Methods and software of the statistical process

Data integration

Record linkage

Record linkage is an important process for the integration of data coming from different sources. The purpose of record linkage is to identify the same real world entity that can be differently represented in data sources, even if unique identifiers are not available or are affected by errors.

In official statistics, record linkage is needed for several applications: for instance,

  • to enrich the information stored in different data sets;
  • to create, update and de-duplicate a frame;
  • to improve the data quality of a source;
  • to measure a population amount by capture-recapture method;
  • to check the confidentiality of public-use microdata.
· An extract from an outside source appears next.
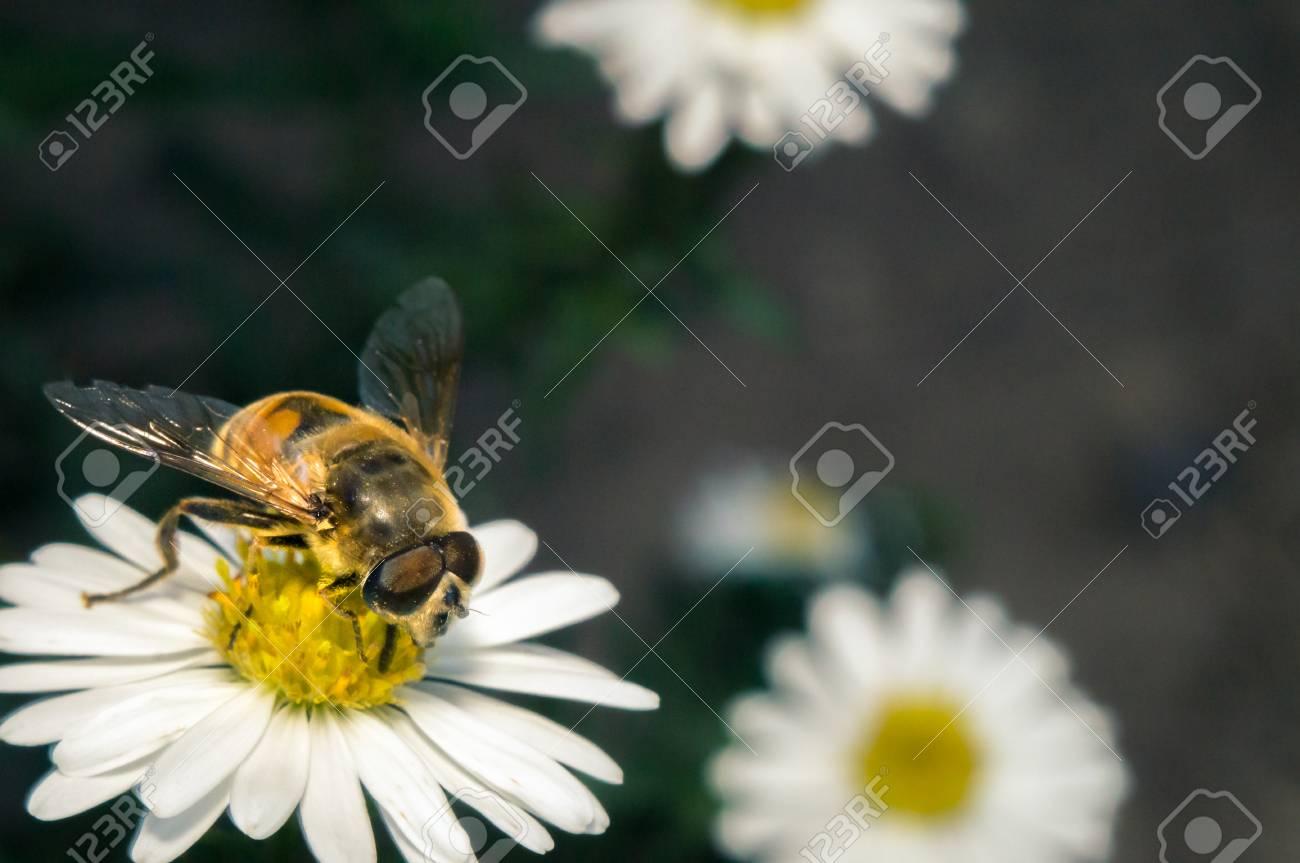 Flor blanca con abeja en el jardín en primavera verano con brillo solar  Foto de archivo eda41066576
The complexity of the whole linking process relies on several aspects. The lack of unique identifiers requires sophisticated statistical procedures, the huge amount of data to process involves complex IT solutions, constraints related to a specific application may require the solution of difficult linear programming problems.

Statistical matching

The goal of statistical matching (sometimes named as data fusion) is the integration of two or more data sources referring to the same population with the aim of exploring the relationships between variables that are not jointly observed in the same data source. The sources to be integrated are composed of different non-overlapping units; as usually happens when data from several sample surveys are integrated. The typical situation of statistical matching is the one in which there are two data sources A and B; variables X and Y are available in A, variables X and Z are observed in B; the objective is to study the relationship between Y and Z by exploiting the common information in X. The objective of statistical matching can be macro or micro; in the first case the interest is in one or more parameters that summarize the relationship between Y and Z (correlation coefficient, regression coefficient, contingency table, etc.); in the second case the result of integration is a synthetic data set in which all the variables of interest, X, Y and Z are present.
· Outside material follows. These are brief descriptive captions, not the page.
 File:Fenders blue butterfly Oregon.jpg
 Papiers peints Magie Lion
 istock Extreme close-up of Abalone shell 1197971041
The objectives of matching can be achieved by means of a parametric or nonparametric approach, or a mixture of them (mixed methods).
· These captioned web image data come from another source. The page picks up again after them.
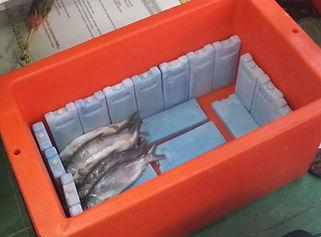 Cara pakai ice pack untuk ikan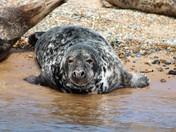 A Happy Seal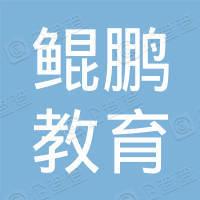西安鲲鹏教育科技集团有限公司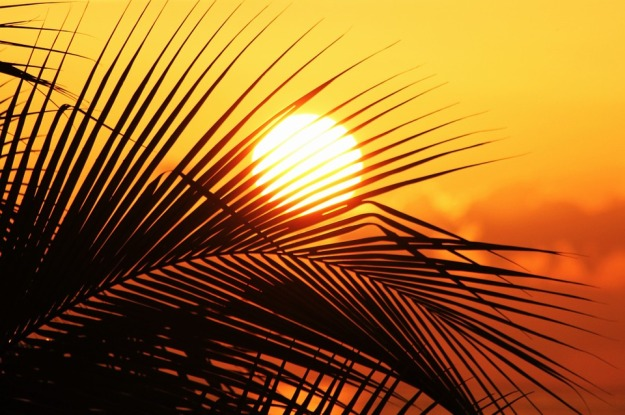 sun-of-jamaica-910070_960_720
The parametric approach requires the specification of a model and the estimation of the related parameters. In absence of auxiliary information, it is generally assumed the conditional independence of Y and Z given the common variables X. This assumption is rather strong and unfortunately in the typical situation of the matching it is not testable.

Nonparametric methods are usually applied when you have a micro objective. In this case hot-deck imputation methods are frequently used. They aims at imputing missing variables in the data set chosen as recipient (for instance A) by using the observed values in the data set (B) chosen as donor. The donor unit for a given unit in A is the most similar observation in B in terms of the values of the common variables X. The mixed approach is composed of two steps: 1) a parametric model is assumed, parameter estimation is performed, and imputation is carried out; 2) a hot-deck imputation procedure is applied, it makes use of imputed values for choosing the donor observation.

It is worthwhile noting that an alternative approach based on the quantification of the uncertainty inherent the estimation of a particular parameter can be used. This approach does not require the conditional independence assumption nor of auxiliary information on non-identifiable parameters, i.e., those related to relations between Y and Z. The study of uncertainty does not lead to a point estimate but to a set of plausible estimates. The set of parameter estimates referring to Y and Z is composed of those consistent with the estimates obtainable from the data at hand, i.e., parameters concerning the couples (Y, X) and (Z, X).

The application of the matching data from complex surveys poses additional problems. In such circumstances it is required to take into account the sampling design as well as the other methodologies used to deal with nonsampling errors (coverage and non-response).